Ultimately therefore Vendrell’s perspective on Radszuweit and the BfM is grim. He points to the “hypocrisy” (p. 128) of preaching against pederasty while continuing to “entice readers” with the “erotic appeal” of photos of young men. Radszuweit’s was a “flawed, repressive, and conformist demand for rights” (p. 60). It was also a self-sabotaging one, because the “homonormative” (p. 158) model of community-building among the respectable encouraged “withdrawal from the political sphere” as a consequence of the illusory hope that “the right kind of homosexual men could lead happy, productive lives in the privacy of their own homes,” enjoying the same rights as other respectable people (p. 159). The BfM’s “dangerous penchant for accommodation” (p. 160) did nothing to protect homosexual men from the vicious persecution moral conservatives advocated and Nazi racist radicals imposed. Readers familiar with the discussion of Weimar sexual politics will recognize in Radszuweit’s strategy a particularly poignant effort to embrace what Laura Marhoefer has called the „Weimar settlement“.1 That settlement or compromise liberalized laws relating to private sexual behavior while stigmatizing and persecuting those whose public behavior was judged deviant or disturbing.

Vendrell’s verdict is vehement, and it may not entirely do justice to the multi-faceted, nuanced, and ambivalent picture he constructs in the body of the book.

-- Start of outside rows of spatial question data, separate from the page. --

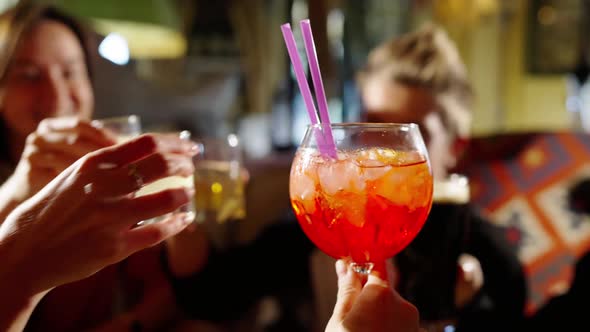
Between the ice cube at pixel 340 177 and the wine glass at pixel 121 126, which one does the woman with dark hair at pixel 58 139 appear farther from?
the ice cube at pixel 340 177

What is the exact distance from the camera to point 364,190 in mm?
562

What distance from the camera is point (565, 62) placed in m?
4.43

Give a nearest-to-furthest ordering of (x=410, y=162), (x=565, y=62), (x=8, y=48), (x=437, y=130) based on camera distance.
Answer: (x=410, y=162) < (x=8, y=48) < (x=437, y=130) < (x=565, y=62)

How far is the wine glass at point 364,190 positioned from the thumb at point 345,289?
0.01 metres

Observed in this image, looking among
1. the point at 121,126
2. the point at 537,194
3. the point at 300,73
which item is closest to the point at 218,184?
the point at 121,126

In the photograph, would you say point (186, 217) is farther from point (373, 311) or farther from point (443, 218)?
point (443, 218)

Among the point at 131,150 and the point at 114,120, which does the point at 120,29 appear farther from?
the point at 131,150

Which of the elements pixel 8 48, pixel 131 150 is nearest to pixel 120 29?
pixel 8 48


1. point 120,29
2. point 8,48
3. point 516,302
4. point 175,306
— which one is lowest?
point 516,302

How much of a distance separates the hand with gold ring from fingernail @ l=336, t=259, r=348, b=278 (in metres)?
0.24

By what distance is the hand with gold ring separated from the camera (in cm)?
46

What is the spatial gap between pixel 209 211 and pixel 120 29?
1477mm

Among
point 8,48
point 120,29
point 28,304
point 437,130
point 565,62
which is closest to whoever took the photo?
point 28,304

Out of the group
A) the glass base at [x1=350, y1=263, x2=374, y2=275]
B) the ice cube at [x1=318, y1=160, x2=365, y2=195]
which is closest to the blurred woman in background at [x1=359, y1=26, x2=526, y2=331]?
the glass base at [x1=350, y1=263, x2=374, y2=275]
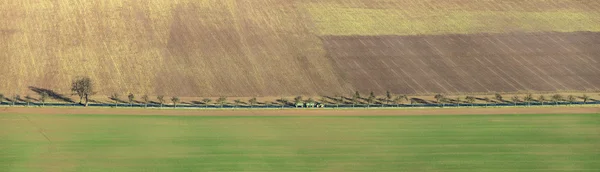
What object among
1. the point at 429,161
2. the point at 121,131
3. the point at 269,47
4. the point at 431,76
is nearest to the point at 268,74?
the point at 269,47

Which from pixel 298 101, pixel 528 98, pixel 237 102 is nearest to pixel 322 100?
pixel 298 101

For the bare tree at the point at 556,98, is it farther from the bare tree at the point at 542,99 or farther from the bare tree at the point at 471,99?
the bare tree at the point at 471,99

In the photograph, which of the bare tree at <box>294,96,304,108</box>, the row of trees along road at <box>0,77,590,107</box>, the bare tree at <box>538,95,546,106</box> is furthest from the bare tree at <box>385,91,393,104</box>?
the bare tree at <box>538,95,546,106</box>

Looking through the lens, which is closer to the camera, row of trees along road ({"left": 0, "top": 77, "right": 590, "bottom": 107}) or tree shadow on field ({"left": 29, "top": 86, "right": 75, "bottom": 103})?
row of trees along road ({"left": 0, "top": 77, "right": 590, "bottom": 107})

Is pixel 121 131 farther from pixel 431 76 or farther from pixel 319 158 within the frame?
pixel 431 76

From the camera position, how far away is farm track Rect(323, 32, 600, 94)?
10950 cm

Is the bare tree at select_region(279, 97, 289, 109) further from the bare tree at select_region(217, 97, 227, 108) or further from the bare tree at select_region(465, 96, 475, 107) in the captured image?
the bare tree at select_region(465, 96, 475, 107)

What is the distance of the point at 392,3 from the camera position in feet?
475

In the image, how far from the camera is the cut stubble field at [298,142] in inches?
3093

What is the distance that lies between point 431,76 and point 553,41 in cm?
2576

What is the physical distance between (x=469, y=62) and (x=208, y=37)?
36908 mm

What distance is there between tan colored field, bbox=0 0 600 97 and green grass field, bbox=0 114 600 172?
533 inches

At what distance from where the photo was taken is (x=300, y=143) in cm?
8506

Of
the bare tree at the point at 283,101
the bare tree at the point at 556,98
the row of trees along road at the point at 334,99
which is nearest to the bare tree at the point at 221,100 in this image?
the row of trees along road at the point at 334,99
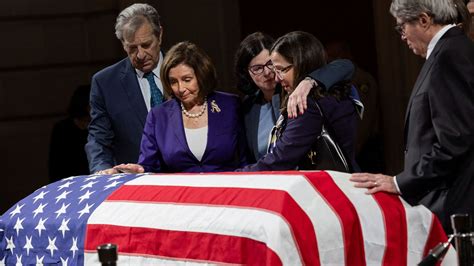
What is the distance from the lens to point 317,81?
16.0ft

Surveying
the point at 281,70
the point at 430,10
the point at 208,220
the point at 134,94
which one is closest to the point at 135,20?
the point at 134,94

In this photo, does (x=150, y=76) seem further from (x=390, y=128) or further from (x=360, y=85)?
(x=390, y=128)

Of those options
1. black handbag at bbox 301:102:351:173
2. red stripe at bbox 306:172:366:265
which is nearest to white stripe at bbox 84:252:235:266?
red stripe at bbox 306:172:366:265

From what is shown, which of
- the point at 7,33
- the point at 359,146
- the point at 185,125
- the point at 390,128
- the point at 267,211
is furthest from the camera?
the point at 7,33

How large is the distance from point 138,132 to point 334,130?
1.31 metres

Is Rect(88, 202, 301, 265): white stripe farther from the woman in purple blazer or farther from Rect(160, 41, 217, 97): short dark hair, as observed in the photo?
Rect(160, 41, 217, 97): short dark hair

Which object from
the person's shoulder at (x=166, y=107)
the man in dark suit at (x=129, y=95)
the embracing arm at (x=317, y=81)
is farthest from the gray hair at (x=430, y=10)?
the man in dark suit at (x=129, y=95)

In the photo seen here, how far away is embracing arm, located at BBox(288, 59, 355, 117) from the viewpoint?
15.9 ft

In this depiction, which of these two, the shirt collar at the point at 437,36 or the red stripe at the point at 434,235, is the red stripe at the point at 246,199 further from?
the shirt collar at the point at 437,36

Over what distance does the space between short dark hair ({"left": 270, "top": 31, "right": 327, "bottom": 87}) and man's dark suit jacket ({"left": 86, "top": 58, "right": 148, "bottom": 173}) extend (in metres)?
1.15

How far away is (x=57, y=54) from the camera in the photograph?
966 centimetres

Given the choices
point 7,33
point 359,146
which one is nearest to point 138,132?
point 359,146

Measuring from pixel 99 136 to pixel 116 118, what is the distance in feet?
0.39

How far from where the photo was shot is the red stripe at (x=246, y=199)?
419 cm
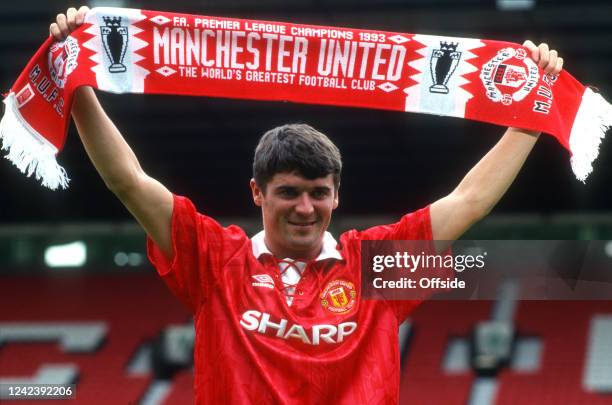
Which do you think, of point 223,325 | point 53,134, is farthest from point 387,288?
point 53,134

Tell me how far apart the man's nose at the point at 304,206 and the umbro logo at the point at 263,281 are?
0.22 metres

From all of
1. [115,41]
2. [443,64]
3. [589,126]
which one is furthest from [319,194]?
[589,126]

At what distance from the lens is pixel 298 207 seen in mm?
3029

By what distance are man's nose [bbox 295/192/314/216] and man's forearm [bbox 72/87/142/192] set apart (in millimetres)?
457

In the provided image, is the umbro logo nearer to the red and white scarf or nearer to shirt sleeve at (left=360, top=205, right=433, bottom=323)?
shirt sleeve at (left=360, top=205, right=433, bottom=323)

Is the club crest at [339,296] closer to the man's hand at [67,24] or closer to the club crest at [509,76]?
the club crest at [509,76]

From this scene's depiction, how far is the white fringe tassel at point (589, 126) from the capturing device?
11.8ft

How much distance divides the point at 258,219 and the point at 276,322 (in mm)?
12895

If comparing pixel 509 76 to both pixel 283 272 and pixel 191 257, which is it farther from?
pixel 191 257

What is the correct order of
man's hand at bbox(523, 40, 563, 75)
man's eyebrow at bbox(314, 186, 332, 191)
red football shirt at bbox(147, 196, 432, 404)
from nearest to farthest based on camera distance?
red football shirt at bbox(147, 196, 432, 404)
man's eyebrow at bbox(314, 186, 332, 191)
man's hand at bbox(523, 40, 563, 75)

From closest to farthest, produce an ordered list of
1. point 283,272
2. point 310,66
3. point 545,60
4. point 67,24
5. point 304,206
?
point 304,206 → point 283,272 → point 67,24 → point 545,60 → point 310,66

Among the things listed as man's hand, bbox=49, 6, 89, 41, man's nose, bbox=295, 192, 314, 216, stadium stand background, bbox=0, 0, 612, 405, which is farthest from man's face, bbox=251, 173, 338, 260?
stadium stand background, bbox=0, 0, 612, 405

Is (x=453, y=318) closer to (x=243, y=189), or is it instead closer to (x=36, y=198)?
(x=243, y=189)

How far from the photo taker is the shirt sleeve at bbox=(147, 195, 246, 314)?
121 inches
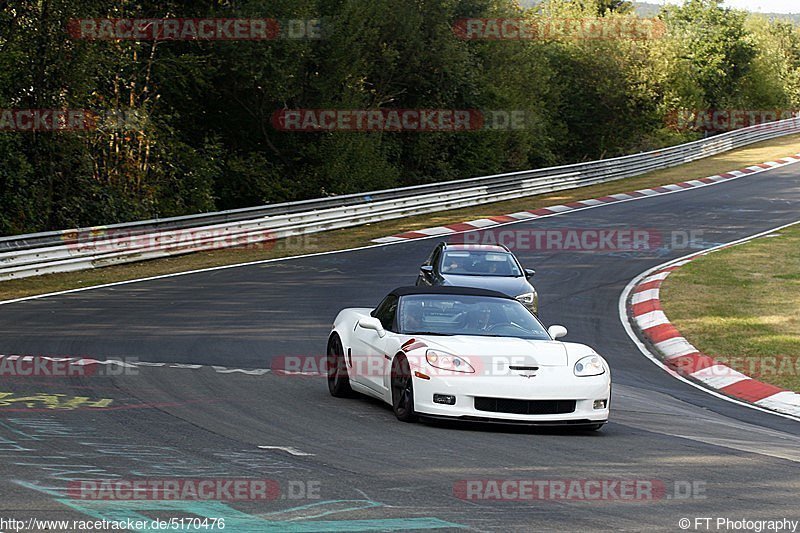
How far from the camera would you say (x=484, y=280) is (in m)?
16.6

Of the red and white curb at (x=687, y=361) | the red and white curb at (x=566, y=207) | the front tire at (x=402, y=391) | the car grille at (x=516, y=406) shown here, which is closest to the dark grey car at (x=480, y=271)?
the red and white curb at (x=687, y=361)

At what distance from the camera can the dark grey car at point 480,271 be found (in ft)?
53.5

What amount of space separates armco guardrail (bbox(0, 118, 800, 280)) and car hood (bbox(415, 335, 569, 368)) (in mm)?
14361

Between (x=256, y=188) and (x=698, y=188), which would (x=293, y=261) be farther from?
(x=698, y=188)

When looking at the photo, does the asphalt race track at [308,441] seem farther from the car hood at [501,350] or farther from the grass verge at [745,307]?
the grass verge at [745,307]

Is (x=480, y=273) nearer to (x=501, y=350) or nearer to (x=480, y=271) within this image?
(x=480, y=271)

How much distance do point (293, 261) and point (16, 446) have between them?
1661 cm

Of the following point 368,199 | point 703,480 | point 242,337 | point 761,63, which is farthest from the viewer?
point 761,63

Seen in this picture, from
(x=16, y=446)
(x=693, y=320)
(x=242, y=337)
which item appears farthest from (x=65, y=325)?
(x=693, y=320)

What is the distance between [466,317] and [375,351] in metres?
0.97

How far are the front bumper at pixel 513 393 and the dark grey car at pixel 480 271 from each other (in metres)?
7.24

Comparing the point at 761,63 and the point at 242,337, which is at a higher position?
the point at 761,63

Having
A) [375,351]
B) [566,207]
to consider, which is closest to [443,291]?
[375,351]

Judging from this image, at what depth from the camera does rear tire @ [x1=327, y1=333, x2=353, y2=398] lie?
408 inches
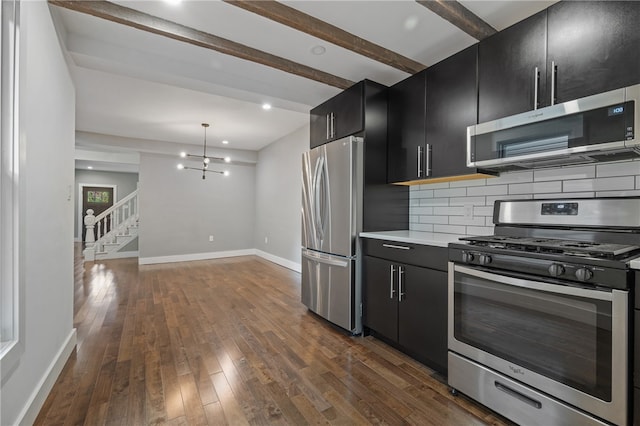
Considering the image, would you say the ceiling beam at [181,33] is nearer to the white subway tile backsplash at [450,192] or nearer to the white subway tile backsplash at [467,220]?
the white subway tile backsplash at [450,192]

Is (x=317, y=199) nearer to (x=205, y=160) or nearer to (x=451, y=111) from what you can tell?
(x=451, y=111)

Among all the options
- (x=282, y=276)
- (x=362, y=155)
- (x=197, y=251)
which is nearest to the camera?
(x=362, y=155)

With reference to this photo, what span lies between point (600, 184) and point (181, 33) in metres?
2.98

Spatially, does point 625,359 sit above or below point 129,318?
above

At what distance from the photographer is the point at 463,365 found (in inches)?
68.6

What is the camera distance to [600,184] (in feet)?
5.72

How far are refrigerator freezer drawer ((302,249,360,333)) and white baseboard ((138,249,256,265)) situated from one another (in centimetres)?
407

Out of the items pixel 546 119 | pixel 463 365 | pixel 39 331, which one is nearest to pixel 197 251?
pixel 39 331

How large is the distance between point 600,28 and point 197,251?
268 inches

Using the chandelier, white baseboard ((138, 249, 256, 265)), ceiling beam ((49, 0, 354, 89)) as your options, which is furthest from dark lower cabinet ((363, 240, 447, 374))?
white baseboard ((138, 249, 256, 265))

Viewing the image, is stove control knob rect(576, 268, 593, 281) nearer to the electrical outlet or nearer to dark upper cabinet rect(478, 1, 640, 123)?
dark upper cabinet rect(478, 1, 640, 123)

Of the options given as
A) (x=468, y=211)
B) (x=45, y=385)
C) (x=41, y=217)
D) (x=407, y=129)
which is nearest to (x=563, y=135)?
(x=468, y=211)

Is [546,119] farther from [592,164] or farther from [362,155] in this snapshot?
[362,155]

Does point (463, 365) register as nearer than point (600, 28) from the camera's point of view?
No
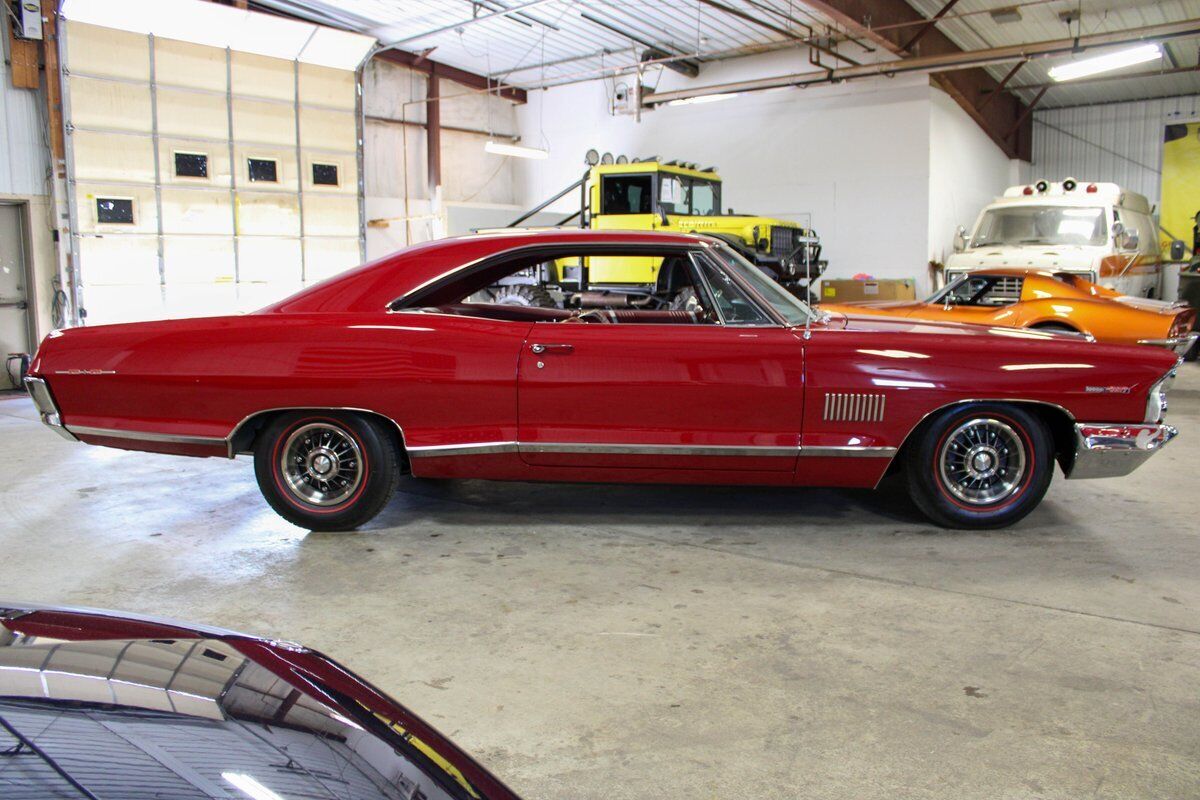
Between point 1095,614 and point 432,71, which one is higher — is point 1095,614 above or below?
below

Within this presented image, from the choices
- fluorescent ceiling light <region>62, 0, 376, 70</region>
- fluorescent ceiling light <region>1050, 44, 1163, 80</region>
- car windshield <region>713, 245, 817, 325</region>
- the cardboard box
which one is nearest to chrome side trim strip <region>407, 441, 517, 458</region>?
car windshield <region>713, 245, 817, 325</region>

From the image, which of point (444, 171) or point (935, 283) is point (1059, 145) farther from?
point (444, 171)

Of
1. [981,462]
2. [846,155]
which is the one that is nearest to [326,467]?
[981,462]

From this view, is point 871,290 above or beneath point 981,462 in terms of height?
above

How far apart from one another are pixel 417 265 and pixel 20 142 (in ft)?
32.0

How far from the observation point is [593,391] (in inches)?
163

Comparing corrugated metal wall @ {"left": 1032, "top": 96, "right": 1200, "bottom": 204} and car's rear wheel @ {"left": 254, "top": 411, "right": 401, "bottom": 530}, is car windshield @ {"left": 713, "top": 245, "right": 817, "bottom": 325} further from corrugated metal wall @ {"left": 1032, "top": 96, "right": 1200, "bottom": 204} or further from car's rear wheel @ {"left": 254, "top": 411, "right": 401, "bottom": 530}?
corrugated metal wall @ {"left": 1032, "top": 96, "right": 1200, "bottom": 204}

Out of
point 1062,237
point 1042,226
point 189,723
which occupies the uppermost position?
point 1042,226

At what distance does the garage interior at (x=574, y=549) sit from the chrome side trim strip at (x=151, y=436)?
0.46 m

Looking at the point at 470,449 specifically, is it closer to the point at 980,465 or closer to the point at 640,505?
the point at 640,505

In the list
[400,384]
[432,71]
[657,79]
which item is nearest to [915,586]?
[400,384]

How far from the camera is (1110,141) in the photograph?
20.2 metres

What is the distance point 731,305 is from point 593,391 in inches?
30.4

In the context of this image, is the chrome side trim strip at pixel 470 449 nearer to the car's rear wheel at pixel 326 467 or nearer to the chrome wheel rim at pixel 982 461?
the car's rear wheel at pixel 326 467
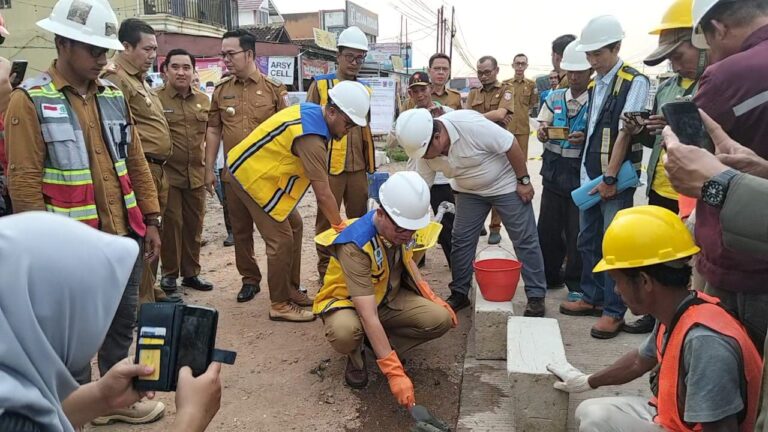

It may be correct; but this is a richer book than it suggests. The book does not quite “reconstruct a history of male same-sex desire and subjectivity” (p. 7). But it does give us a lucid, thought-provoking, and nuanced examination of the complexity of the collisions between popular sexual and aesthetic tastes, authoritative moral and medical discourses, and advocacy for human rights.

Note:
1 See Laura Marhoefer, Sex in the Weimar Republic: German Homosexual Emancipation and the Rise of the Nazis, Toronto 2015, published in the same University of Toronto series as Vendrell’s book.